▶ [What you are asked to do]:
Repeat word for word the stretch of the forum thread on organizing folders and files that begins at the words "How is Categories, Metadata, Thesaurus, Templates, etc., going" and ends after "for each file.".

▶ [Selected extract]:
··········

Page 1 of 2

Best way to organize folders and files

PostPosted:Thu Dec 17, 2015 11:33 am
by openkm_user
Hi,

We have been using OpenKM for some time now, but still a newbie when best practices are taken into account. We are going to have about 15 million documents. Gone through other threads regarding this topic and have a basic idea of hierarchy that will help us.

We have a list of Main folders that will have Subfolders which holds the files. Subfolder might sometimes also have another Folder inside. Main folder name will be a name (meaning text value) and Subfolder will be no. Inside each Main there could be thousands of Subfolders.

Hierarchy will be like,
/okm:root/Main1/1022593032/Files & a Folder
/okm:root/Main1/1022593033/Files & a Folder
..
..
..
/okm:root/Main1/1022601308/Files & a Folder
/okm:root/Main2/1022593074/Files & a Folder
/okm:root/Main2/1022593075/Files & a Folder
..
..
..
/okm:root/Main2/1025601308/Files & a Folder

Is this the right way to organize folders and files or is there any other better? Because I read in a thread that having 1000s of child nodes will have performance issues. In our case Main folder is going to have 1000s of folders.

How is Categories, Metadata, Thesaurus, Templates, etc., going to affect? Do we have to work on any of these other than uploading folders and files in Taxonomy?

Attaching couple of screenshots for better understanding.
Option1.JPG
Option1.JPG (33.18 KiB) Viewed 7529 times
We will have 1000s of accounts under each portfolio and each account will have 1 to 20 documents. Is it better to have taxonomy structure like this (above mentioned) or,
option2.JPG
option2.JPG (29.76 KiB) Viewed 7529 times
Here we have all files in same folder prefixing name of folders for each file.

For us it is more important that the performance is good while we do search or other operations using REST API.

Thanks in advance!

Re: Best way to organize folders and files

PostPosted:Fri Dec 18, 2015 2:02 pm
by openkm_user
Appreciate anybody's help :).

Re: Best way to organize folders and files

PostPosted:Sat Dec 19, 2015 6:49 pm
by jllort
Good practice is get 100 nodes per parent ( at least 500-1000 ) but take in mind icreasin the number of nodes per parent the performance will decrease ( basically the problem is on UI, large tables needs more time to render all information.

With a quick view my suggestion should be organizae the documents based on name, for example:
1022601308 -> /okm:root/1/0/2/2/6 ( The deep depends on number of files in your repository, probably with 4 or less levels could be enought for you ).

In this kind of scenarios a good practice is copy files on server and use a crontab task to import and catalog into openkm. The catalog process will create folders when needed and upload the document at final destination.

Take a look here:
http://wiki.openkm.com/index.php/Crontab

You should also be interested on:
createMissingFolders method -> http://docs.openkm.com/apidoc/com/okm/6 ... .String%29
createSimple method -> http://docs.openkm.com/apidoc/com/okm/6 ... tStream%29

From crontab session you must use always the systemToken.

Re: Best way to organize folders and files

PostPosted:Mon Dec 21, 2015 5:46 pm
by openkm_user
Hi,

Thanks for the reply. You say the performance of the UI will be a problem if we have lots of nodes per parent. We will be doing API calls, we will not be using OpenKM directly so UI being slow isn't a big concern for us. We might have 10,000 nodes (folder) under each parent (folder), will the performance of the system be acceptable in this case?

··········

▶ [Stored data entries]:
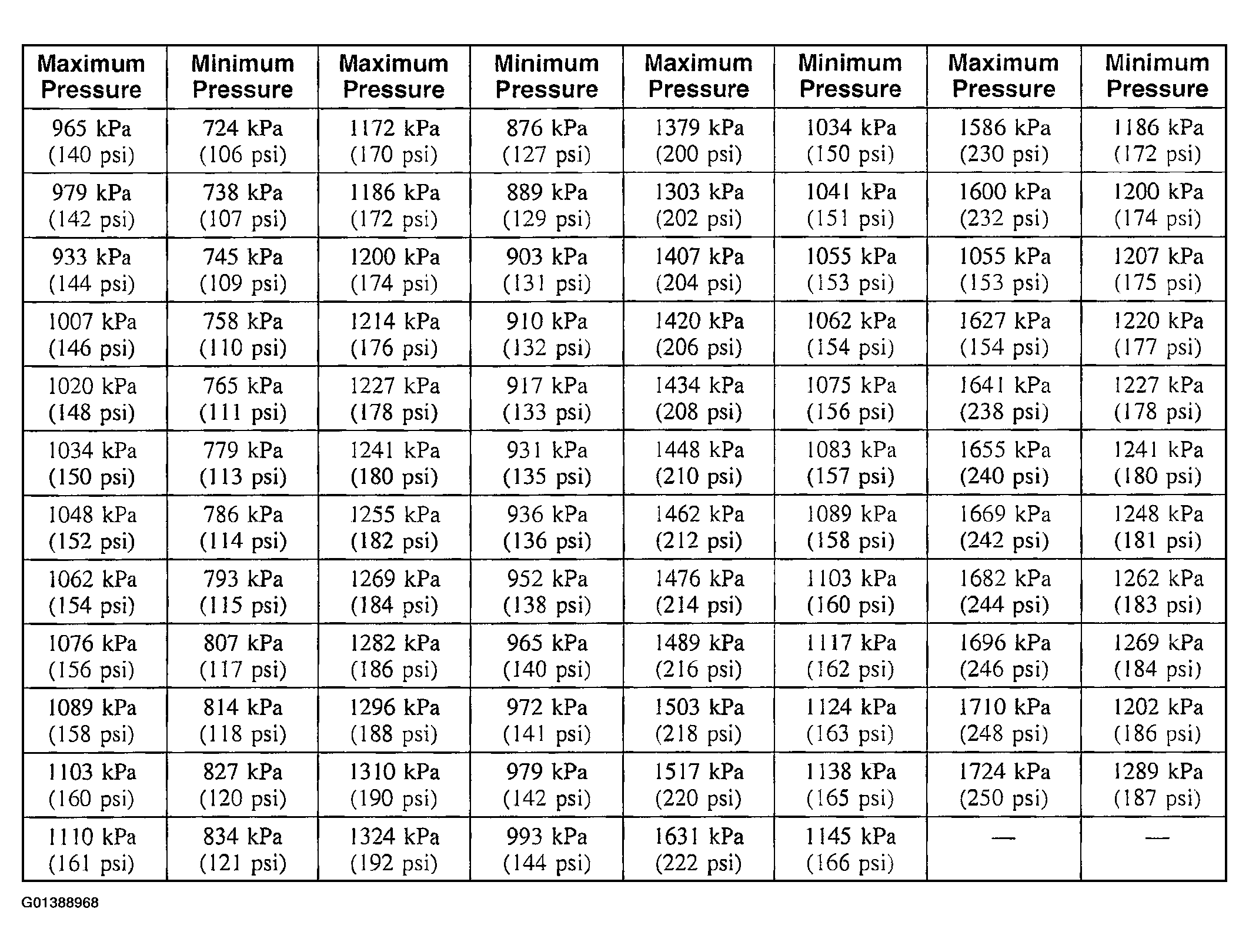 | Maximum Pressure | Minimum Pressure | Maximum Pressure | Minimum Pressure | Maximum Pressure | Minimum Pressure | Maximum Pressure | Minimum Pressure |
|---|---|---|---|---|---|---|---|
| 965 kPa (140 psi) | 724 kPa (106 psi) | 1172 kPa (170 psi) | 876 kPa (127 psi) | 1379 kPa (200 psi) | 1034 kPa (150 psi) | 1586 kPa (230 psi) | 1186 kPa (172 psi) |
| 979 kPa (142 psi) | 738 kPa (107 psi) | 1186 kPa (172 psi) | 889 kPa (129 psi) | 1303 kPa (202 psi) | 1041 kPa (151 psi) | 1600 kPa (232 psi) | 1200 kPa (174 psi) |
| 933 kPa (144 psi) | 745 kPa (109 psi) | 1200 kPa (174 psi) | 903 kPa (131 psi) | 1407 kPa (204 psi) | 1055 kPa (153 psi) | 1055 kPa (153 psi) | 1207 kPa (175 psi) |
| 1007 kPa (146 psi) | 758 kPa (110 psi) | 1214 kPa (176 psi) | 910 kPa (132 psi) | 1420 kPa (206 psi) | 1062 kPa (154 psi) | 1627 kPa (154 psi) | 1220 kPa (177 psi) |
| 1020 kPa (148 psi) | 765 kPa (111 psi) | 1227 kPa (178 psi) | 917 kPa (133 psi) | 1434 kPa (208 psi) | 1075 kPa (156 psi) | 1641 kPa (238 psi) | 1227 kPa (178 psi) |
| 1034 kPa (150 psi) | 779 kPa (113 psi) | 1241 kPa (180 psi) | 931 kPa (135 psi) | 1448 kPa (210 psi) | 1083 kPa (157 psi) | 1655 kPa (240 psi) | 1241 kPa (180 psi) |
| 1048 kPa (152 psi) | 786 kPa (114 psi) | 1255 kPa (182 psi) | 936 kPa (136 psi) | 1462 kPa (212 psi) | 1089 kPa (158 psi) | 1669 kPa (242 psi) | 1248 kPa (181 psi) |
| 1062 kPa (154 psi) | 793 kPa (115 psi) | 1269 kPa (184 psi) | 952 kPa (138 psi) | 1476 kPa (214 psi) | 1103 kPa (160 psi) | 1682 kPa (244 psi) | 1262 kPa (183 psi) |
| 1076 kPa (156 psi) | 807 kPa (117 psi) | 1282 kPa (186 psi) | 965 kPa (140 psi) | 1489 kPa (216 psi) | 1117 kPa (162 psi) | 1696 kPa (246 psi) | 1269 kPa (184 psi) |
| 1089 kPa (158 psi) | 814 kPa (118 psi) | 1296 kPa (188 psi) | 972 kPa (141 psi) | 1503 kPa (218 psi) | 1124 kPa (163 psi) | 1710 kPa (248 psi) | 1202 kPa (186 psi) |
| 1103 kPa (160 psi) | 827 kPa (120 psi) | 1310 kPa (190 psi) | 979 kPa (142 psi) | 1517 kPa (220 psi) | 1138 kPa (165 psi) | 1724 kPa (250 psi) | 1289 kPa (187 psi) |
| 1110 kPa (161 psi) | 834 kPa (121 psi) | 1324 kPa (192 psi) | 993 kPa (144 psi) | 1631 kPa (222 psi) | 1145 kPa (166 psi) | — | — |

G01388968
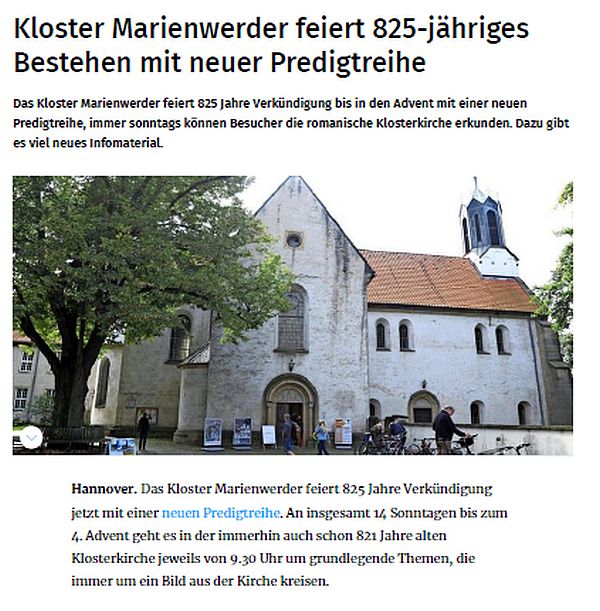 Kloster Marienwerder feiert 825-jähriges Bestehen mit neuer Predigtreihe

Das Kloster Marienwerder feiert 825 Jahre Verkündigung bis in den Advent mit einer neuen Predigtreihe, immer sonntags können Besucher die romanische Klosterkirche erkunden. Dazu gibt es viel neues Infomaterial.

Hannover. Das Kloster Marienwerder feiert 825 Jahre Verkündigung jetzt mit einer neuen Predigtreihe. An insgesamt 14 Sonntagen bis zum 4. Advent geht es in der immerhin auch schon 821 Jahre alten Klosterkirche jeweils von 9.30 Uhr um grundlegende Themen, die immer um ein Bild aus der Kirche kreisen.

··········

▶ [Task response]:
How is Categories, Metadata, Thesaurus, Templates, etc., going to affect? Do we have to work on any of these other than uploading folders and files in Taxonomy?

Attaching couple of screenshots for better understanding.
Option1.JPG
Option1.JPG (33.18 KiB) Viewed 7529 times
We will have 1000s of accounts under each portfolio and each account will have 1 to 20 documents. Is it better to have taxonomy structure like this (above mentioned) or,
option2.JPG
option2.JPG (29.76 KiB) Viewed 7529 times
Here we have all files in same folder prefixing name of folders for each file.